Interpretive Summary: Animal production plays a vital role in USA agriculture, both in terms of economic prosperity and food stability. However, the concentration of animals feeding operations makes the treatment of the resultant wastes a more complex matter than the historical land spreading of manures on croplands. The treatment complexity can be exacerbated by issues such as odors, pathogens, and residential encroachment. In the case of swine wastewater, producers often treat the wastewater via anaerobic lagoons. This practice proves effective as long as sufficient land is available for balanced application of nutrients and reasonably non-offensive odors. If land application rates exceed crop uptake rates, excess nutrients can contaminate surface and ground waters. Thus, there has been interest in practices that can keep the nutrient load in balance with the available cropland. For the past several decades, wetlands have been utilized for the treatment of agricultural, municipal, and residential wastewaters. For the treatment of these wastewaters, wetlands were considered to be natural, operationally passive, relatively cost effective, and simple in design and operation. In regard to animal wastewater, the use of constructed wetlands has focused primarily on reducing nutrient mass load, especially N; the concomitant result being the reduction of cropland necessary to assimilate the remaining nutrients. Constructed wetlands have demonstrated the ability to treat large quantities of nutrients. They have been reported to remove N at 70–95% efficiency when N loading rates were much higher than could be applied to cropland. Most of this loss is via a microbial process call denitrification in which nitrogen is converted to inert di-nitrogen gas. We measure denitrification in the soil, detritus, and sludge layer. In all three layers, there was significant denitrification. However, the sludge layer had the highest rates.

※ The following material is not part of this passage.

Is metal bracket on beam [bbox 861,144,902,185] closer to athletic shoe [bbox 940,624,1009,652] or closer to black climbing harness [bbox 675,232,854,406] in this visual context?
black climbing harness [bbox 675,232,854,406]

Technical Abstract: The management of N from animal wastes is important to global agriculture. One method for managing this N is the use of constructed wetlands to obtain substantial removal of N via denitrification. The objectives of this study were to 1) evaluate the denitrification enzyme activity (DEA) rates in wetland soil, detritus, and sludge layers; and 2) determine how well wetland and wastewater conditions would predict DEA rates in the sludge layer under different treatment conditions. The study used four wetland cells (3.6 x 33.5 m) with two cells connected in series. The wetlands were planted with species of Juncus, Schoenoplectus, Scirpus, Sparganium, and Typha. Each wetland received either untreated or partially nitrified swine wastewater from a single cell anaerobic lagoon. From July 2000 through August 2001, the DEA of the soil, detritus, and sludge layers of the constructed wetlands was measured by the acetylene inhibition method. The DEA values of all three layers indicated significant denitrification – it was limited by nitrate but not by carbon. The soil layer control treatment had a mean DEA of 0.65 ± 0.31 µg N2O-N/g soil/h. The soil layer was somewhat lower in DEA than the detritus layer. Specifically, the detritus layer control treatment had a DEA rate of 1.50 ± 1.09 µg N2O-N/g detritus/h. The overwhelmingly highest rate of DEA was found in the sludge layer. Its control treatment had a DEA rate of 18.3 ± 10.5 µg N2O-N/g sludge/h. his rate of DEA was consistent with the fact that these wetlands removed very high rates of wastewater N.